Mailman/Monitoring

From Wikitech

Logs are in /var/log/mailman3 and /var/log/mailman3/web, rotated daily with a max retention of 30 days. In the future they may end up in logstash too.

mailman3_runners

PROCS CRITICAL: 13 processes with UID = 38 (list), regex args '/usr/lib/mailman3/bin/runner'

Mailman3 has a number of job runners that process the in/out/bounces/virgin/etc. queues. There's a known bug upstream that the runners don't automatically restart when they crash. This alert detects that one of them has crashed and needs a restart. Currently the fix is to systemctl restart mailman3.

mailman3_queue_size

CRITICAL: 1 mailman3 queues above limits: bounces is 1053 (limit: 25)

Monitors the size of the in, virgin and bounces queues. You can also see the size on this dashboard. If this alert is firing, something most likely has happened to one of the runners (and the above mailman3_runners alert has fired too) and needs a restart (systemctl restart mailman3).

You can look at the queue files in /var/lib/mailman3/queues/<name>. Each file in the queue is a pickled file, you can dump it with mailman-wrapper qfile <filename> or just pickle.load(open('<filename>')).

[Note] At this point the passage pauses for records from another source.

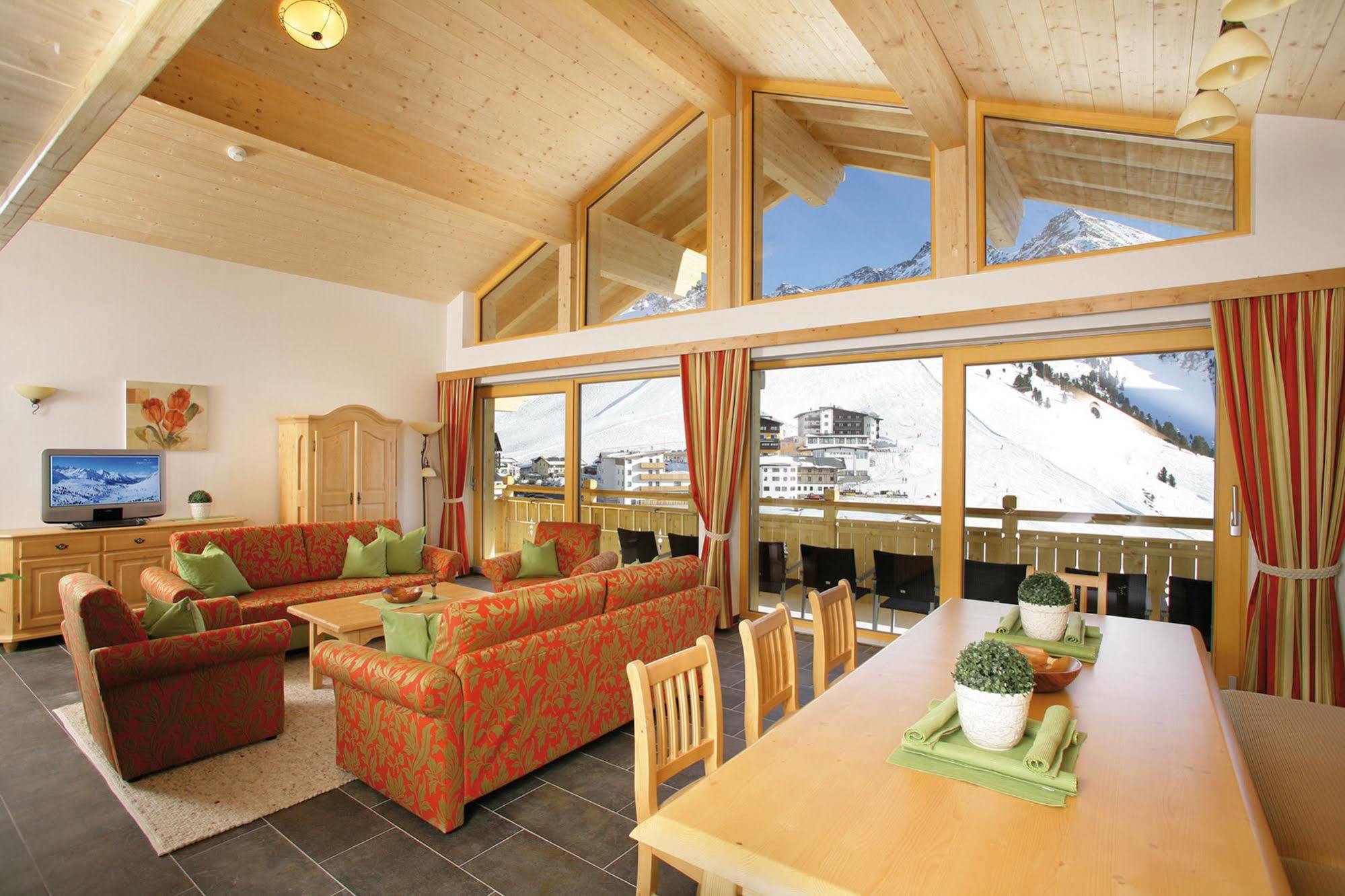Alpinlodges Kuhtai Exterior foto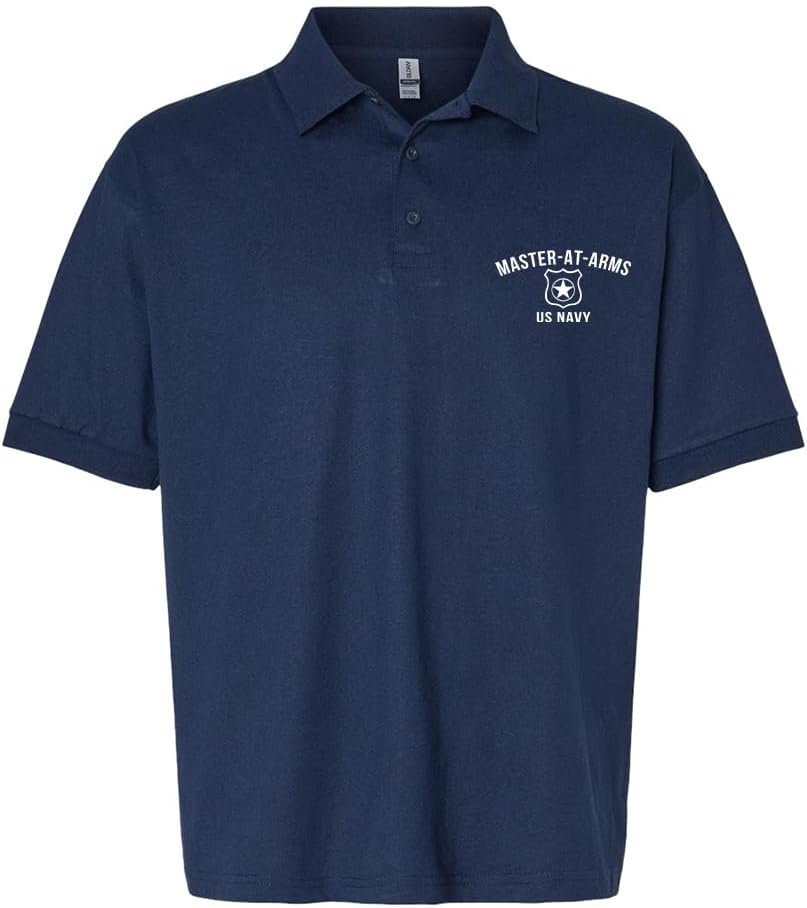 Military Productions US Navy Master-at-arms Polo Shirt Officially Licensed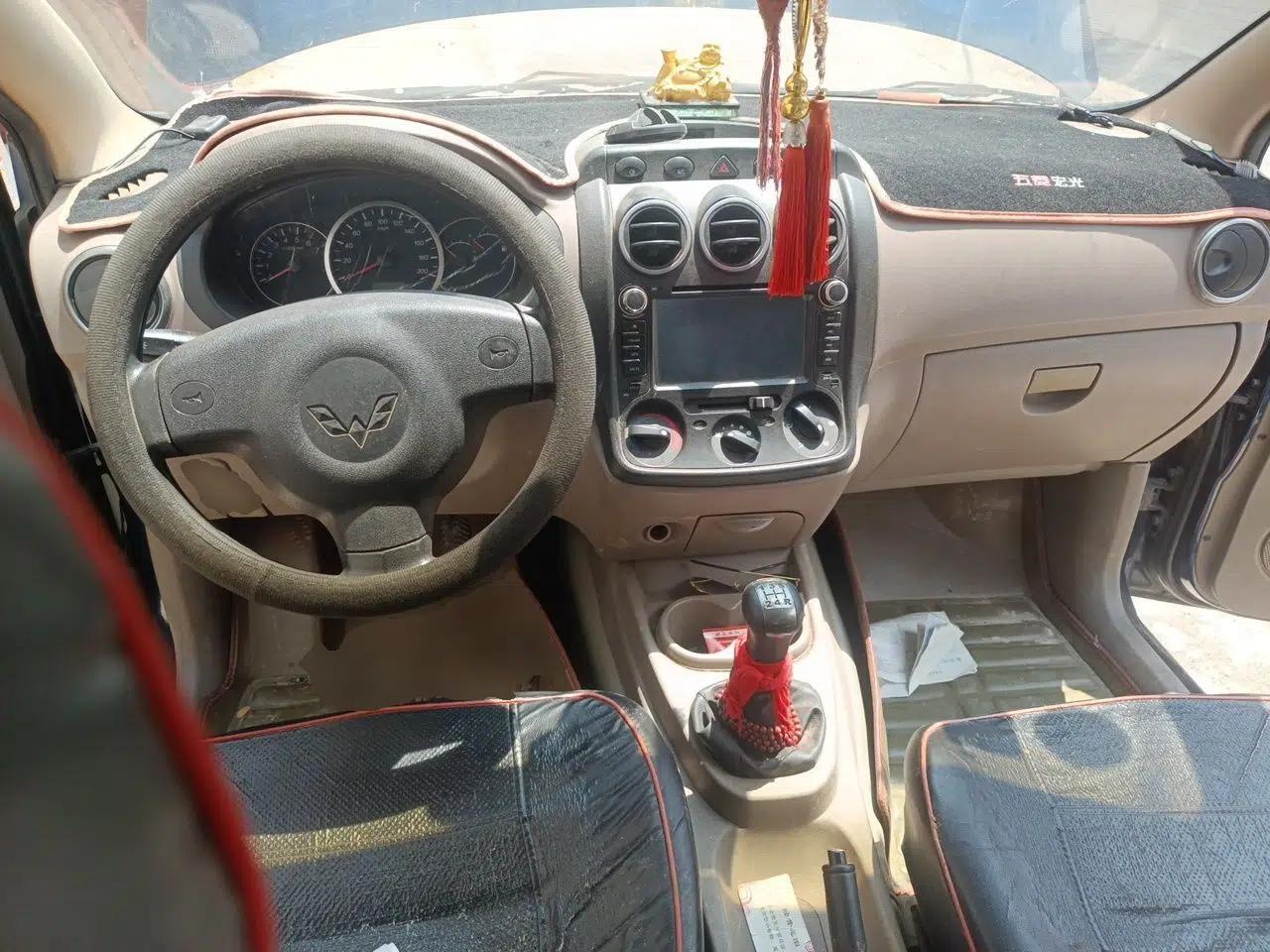 Wuling Hongguang 2014 1.2L Standard Model China IV — миниатюра 9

The out queue size will not alert because it is common for it to reach ~hundreds of emails when someone emails a large list.

Misc stuff

We monitor a few key components:

  • HTTP
    • mailman archives: (hyperkitty) Are the archives for wikimedia-l reachable?
      • If not, check apache2.service and mailman3-web.service.
    • mailman list info: (postorius) Is the subscribe page for wikimedia-l reachable?
      • If not, check apache2.service and mailman3-web.service.
  • Queues
    • Mailman outbound queue hours until empty: How long will it take to drain the out queue?
      • If it's going to take a long time, check:
        • Date and time of day. Historically, the first of the month has the longest queue of about 15+ hours long and 08:00 UTC each day about 1+ hours long.
        • dashboard
        • logs in /var/log/mailman3 and /var/log/exim4
        • you may have to look at the messages themselves in /var/lib/mailman3/queues/out to see what is queued up/not sending.